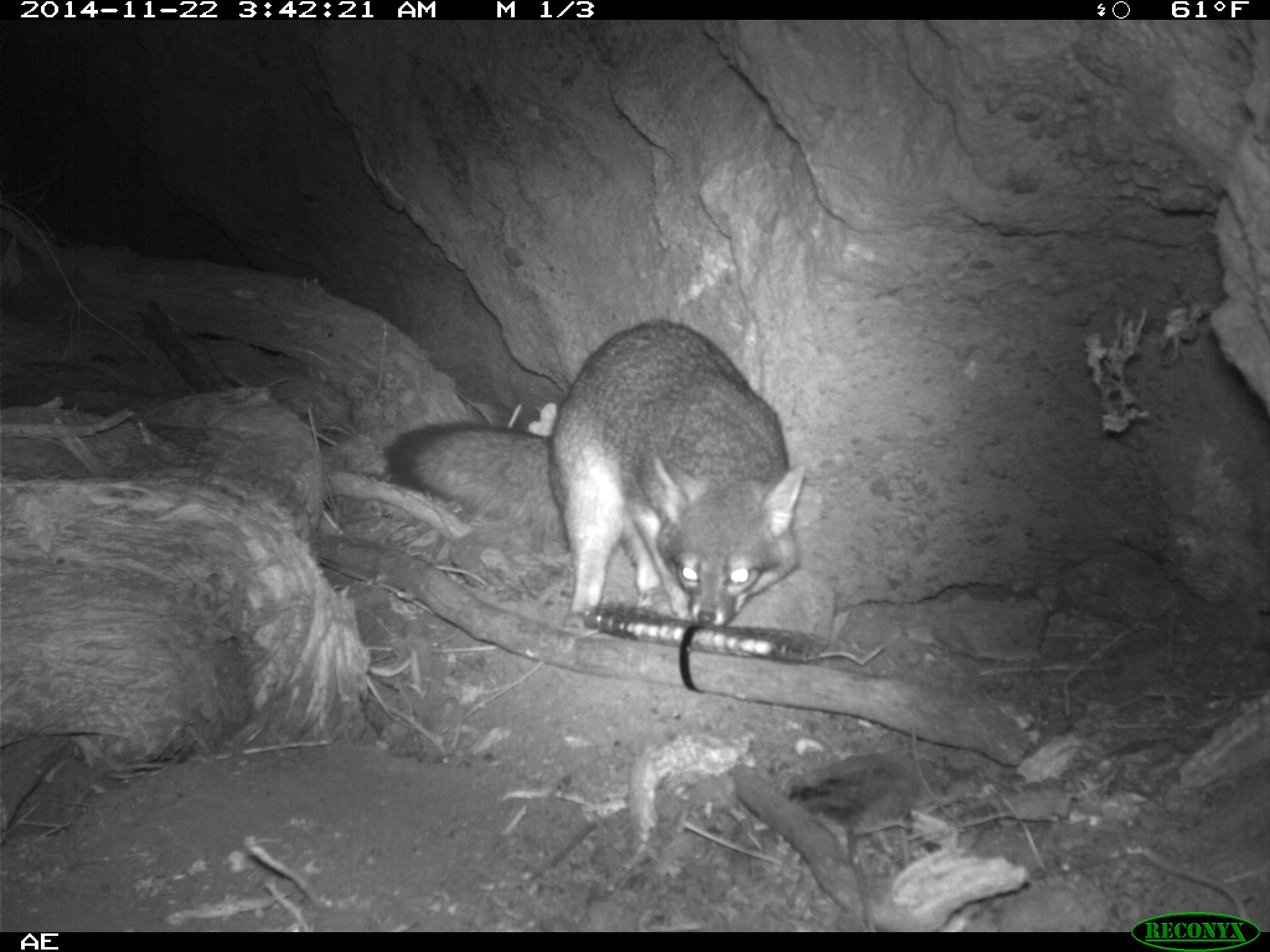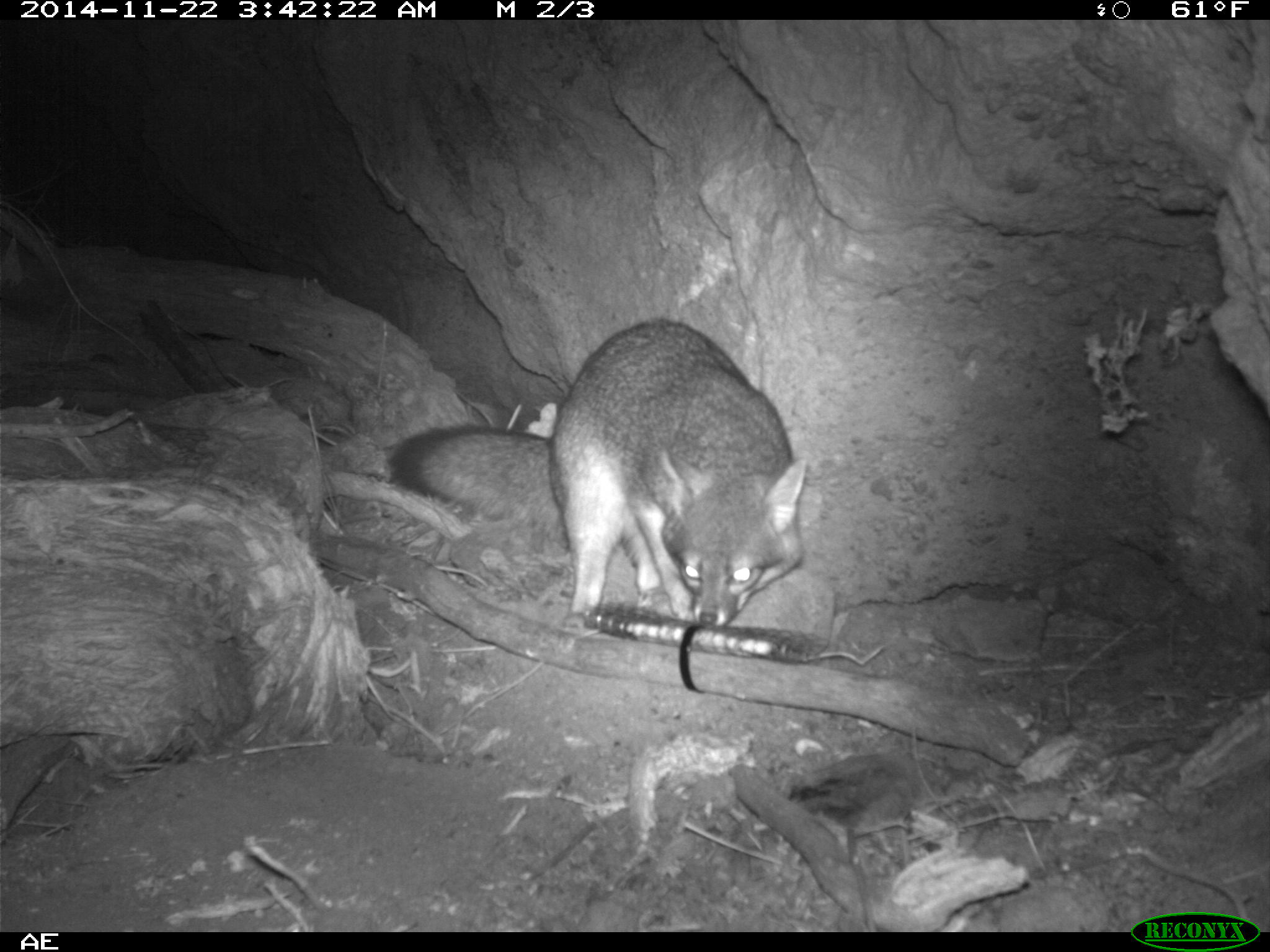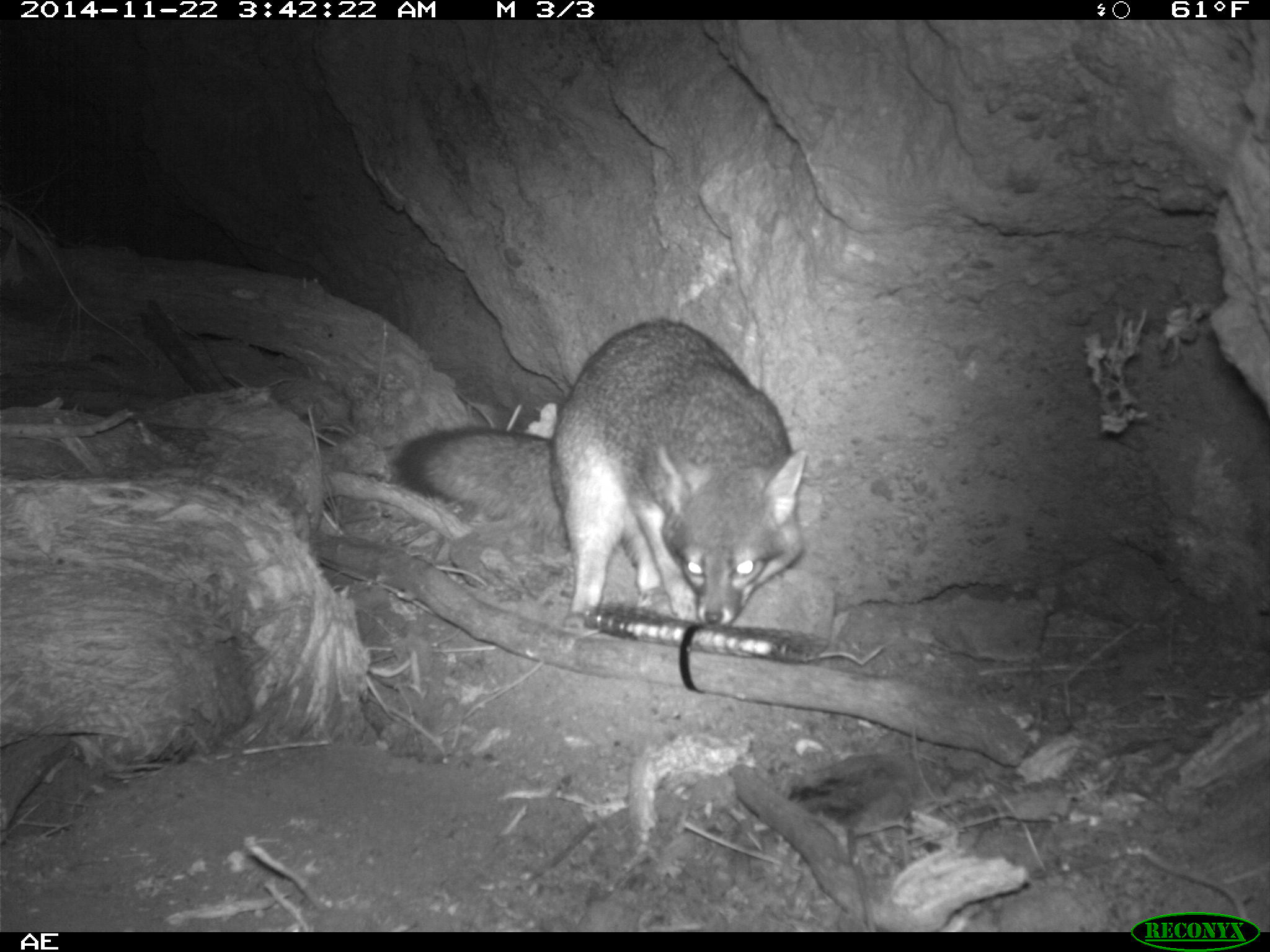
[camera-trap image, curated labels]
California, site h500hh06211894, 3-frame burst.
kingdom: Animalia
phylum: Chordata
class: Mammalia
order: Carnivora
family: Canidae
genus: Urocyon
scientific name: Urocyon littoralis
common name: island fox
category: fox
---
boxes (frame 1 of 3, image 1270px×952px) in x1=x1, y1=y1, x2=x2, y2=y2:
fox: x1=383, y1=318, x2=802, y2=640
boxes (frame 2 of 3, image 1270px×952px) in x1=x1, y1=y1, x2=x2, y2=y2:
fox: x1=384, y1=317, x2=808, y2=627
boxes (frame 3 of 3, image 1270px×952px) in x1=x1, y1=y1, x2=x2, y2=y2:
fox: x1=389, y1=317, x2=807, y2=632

» Activity: Return all of the lines above without alteration, minus the pictures.

» Answer box:
[camera-trap image, curated labels]
California, site h500hh06211894, 3-frame burst.
kingdom: Animalia
phylum: Chordata
class: Mammalia
order: Carnivora
family: Canidae
genus: Urocyon
scientific name: Urocyon littoralis
common name: island fox
category: fox
---
boxes (frame 1 of 3, image 1270px×952px) in x1=x1, y1=y1, x2=x2, y2=y2:
fox: x1=383, y1=318, x2=802, y2=640
boxes (frame 2 of 3, image 1270px×952px) in x1=x1, y1=y1, x2=x2, y2=y2:
fox: x1=384, y1=317, x2=808, y2=627
boxes (frame 3 of 3, image 1270px×952px) in x1=x1, y1=y1, x2=x2, y2=y2:
fox: x1=389, y1=317, x2=807, y2=632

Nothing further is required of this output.